◆ **Task to carry out**:
Please extract every line of text from the entries below, word for word and in the same order. Leave the pictures out of your answer.

Scene-based question records
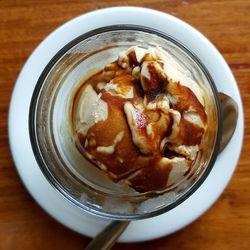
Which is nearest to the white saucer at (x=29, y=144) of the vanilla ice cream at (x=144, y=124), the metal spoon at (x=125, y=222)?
the metal spoon at (x=125, y=222)

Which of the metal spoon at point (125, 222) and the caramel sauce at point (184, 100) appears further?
the metal spoon at point (125, 222)

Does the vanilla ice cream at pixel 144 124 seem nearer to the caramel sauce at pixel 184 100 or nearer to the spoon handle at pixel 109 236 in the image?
the caramel sauce at pixel 184 100

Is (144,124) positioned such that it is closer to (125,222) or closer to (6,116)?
(125,222)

◆ **Complete output**:
Which is nearest to the white saucer at (x=29, y=144) of the vanilla ice cream at (x=144, y=124), the metal spoon at (x=125, y=222)?
the metal spoon at (x=125, y=222)

Which of the metal spoon at point (125, 222) and the caramel sauce at point (184, 100) appears further?
the metal spoon at point (125, 222)

Does the vanilla ice cream at pixel 144 124 seem nearer to the caramel sauce at pixel 184 100 or nearer to the spoon handle at pixel 109 236 in the image?
the caramel sauce at pixel 184 100

Is (144,124) positioned such that it is closer to (125,222) or closer to (6,116)?
(125,222)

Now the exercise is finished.